Hugues Jallon raconte l’effondrement psychique d’un personnage pris entre des crises de panique et des accès de dépression, ravagé par l’emprise destructrice des logiques de marché, du libre-échange, du capital. C’est dans sa forme poétique et diffractée que ce roman parvient à saisir et dénoncer cette crise générale que nous traversons, en l’abordant d’un point de vue intime, s’opposant à l’uniformisation de la prose du monde, à la standardisation à laquelle l’économie nous condamne. En déstructurant son récit en différents fragments qui se font écho, Hugues Jallon parvient à le faire imploser de l’intérieur, par la variété de ses formes, qui oscillent entre récit et vers libres, évocation historique et considérations économiques, jusqu’à l’explosion de la scène finale qui offre une perceptive radicale. Le Capital, c’est ta vie est un livre puissant qui propose un récit alternatif à la grande fiction que le néolibéralisme nous impose.

Le capital, c’est ta vie, Hugues Jallon, Verticales, 2023.

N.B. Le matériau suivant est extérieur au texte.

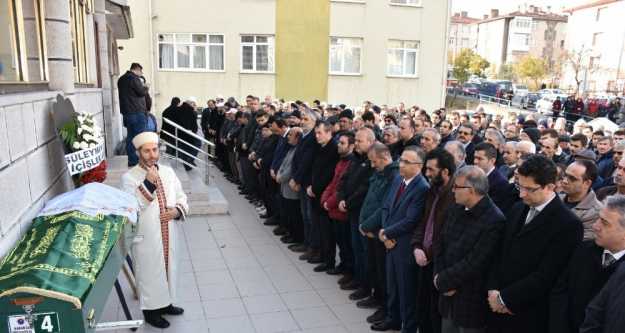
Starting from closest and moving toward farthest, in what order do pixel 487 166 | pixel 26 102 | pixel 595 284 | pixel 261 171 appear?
pixel 595 284 < pixel 26 102 < pixel 487 166 < pixel 261 171

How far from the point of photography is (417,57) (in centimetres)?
2028

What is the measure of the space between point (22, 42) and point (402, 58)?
57.7 ft

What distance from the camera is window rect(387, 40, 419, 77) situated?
2002 cm

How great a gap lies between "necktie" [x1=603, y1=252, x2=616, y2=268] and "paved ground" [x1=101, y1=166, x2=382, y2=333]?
2529 millimetres

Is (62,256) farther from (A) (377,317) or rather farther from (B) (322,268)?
(B) (322,268)

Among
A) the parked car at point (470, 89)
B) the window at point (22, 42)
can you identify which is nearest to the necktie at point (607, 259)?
the window at point (22, 42)

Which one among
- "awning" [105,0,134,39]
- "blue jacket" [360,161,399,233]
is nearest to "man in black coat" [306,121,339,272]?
"blue jacket" [360,161,399,233]

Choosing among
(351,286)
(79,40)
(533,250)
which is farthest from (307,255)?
(79,40)

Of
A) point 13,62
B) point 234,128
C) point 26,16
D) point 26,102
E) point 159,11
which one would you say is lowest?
point 234,128

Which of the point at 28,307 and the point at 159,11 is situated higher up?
the point at 159,11

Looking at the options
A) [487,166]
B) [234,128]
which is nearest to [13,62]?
[487,166]

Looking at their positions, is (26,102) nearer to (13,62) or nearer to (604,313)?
(13,62)

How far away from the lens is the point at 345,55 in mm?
19656

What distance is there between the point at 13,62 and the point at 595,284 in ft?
15.4
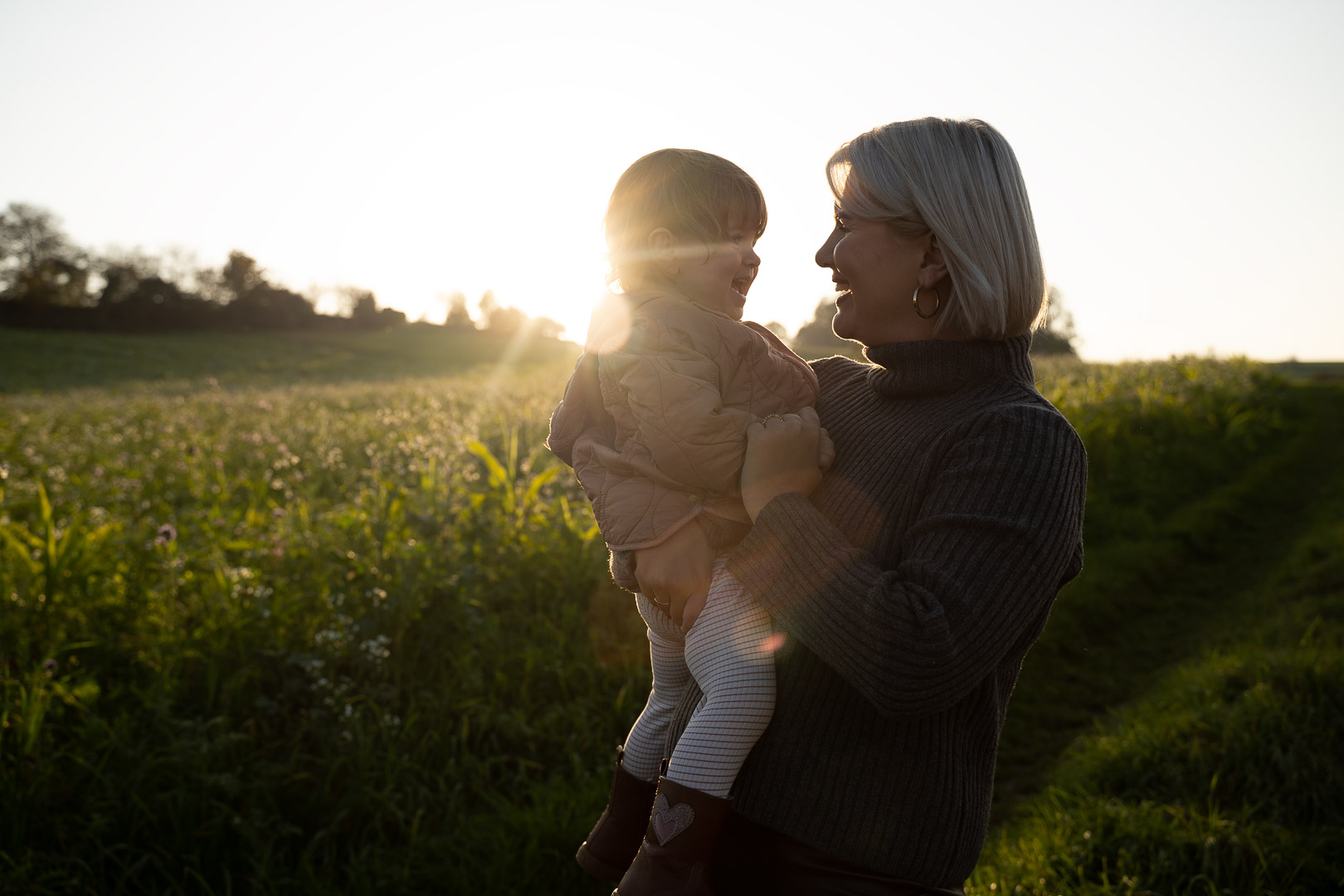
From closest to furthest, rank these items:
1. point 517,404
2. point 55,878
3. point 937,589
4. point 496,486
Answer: point 937,589 < point 55,878 < point 496,486 < point 517,404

Extrait du texte à écouter sur Anchor




« Car enfin comprendras-tu ? Comprendras-tu qu’il n’y a aucun endroit où aller ? Il n’y a pas de refuge, il n’y a pas de point où diriger ta fuite.

*

Il y a seulement la foule qui tourne en tous sens, elle piétine plus nombreuse en dépit du soir qui tombe, une masse pareille de gens, affairée, réjouie en dépit de la pluie froide, c’est Noël qui approche, ou bien alors c’est le premier jour des soldes, comment savoir, des lumières de tous les côtés, des guirlandes, des sapins argentés alignés sur le trottoir au centre de l’avenue piétonne, c’est très large à cet endroit depuis les travaux d’aménagement, l’odeur très forte de châtaignes ou de marrons grillés, maintenant, nous sommes là tous les deux arrêtés sous l’auvent à l’entrée des Galeries, la foule se presse le long des vitrines animées, il y a du monde qui encombre la chaussée, parcourant les pavés roses, beiges et clairs, des mélodies de Noël, on se croise dans le vent glacé, tous ces parfums, et puis il y a des types, des jeunes, pas nombreux, qui ne bougent pas, ils restent là, qui traînent au milieu avec leurs chiens, gênant un peu le passage devant chez l’opticien, sur des morceaux de carton ou des sacs plastique, dans l’odeur de bière, et toi, toi, je vois bien que tu n’en peux plus, tu fouilles dans ton sac à main maintenant, sans doute pour retrouver ton porte-monnaie, le ticket du parking à l’intérieur, accroupie, pliée sur ton sac posé sur tes genoux, tes mains qui retournent tout à l’intérieur, tu n’écoutes plus, tu ne fais plus ­attention à ce qui se passe autour de toi, les passants qui enjambent tes sacs posés à côté d’elle, une dispute qui commence avec le type du kiosque pas loin, et moi qui te murmure quelque chose à l’oreille, je te relève comme ça, avec délicatesse, comme je peux, je te tire à l’écart du flux des passants, dans un recoin vers le bord du trottoir, penché sur toi, je te tiens la main serrée, tu te touches le front à nouveau, tu te sens un peu étourdie, là où nous sommes, nous gênons le passage, le spectacle des vitrines nous éblouit comme elles éblouissent toute chose, il y a la foule indifférente qui passe et repasse devant, derrière nous, et toi qui me regardes, tu oublies une minute tes chaussures qui te font mal et cette douleur en bas du dos, tu me regardes, tu cherches mes yeux qui se dérobent un peu, qui s’attardent maintenant sur les pavés, je proteste en souriant, j’embrasse tes cheveux, je replace délicatement une petite mèche derrière ton oreille, tu écoutes ma voix ferme, assurée.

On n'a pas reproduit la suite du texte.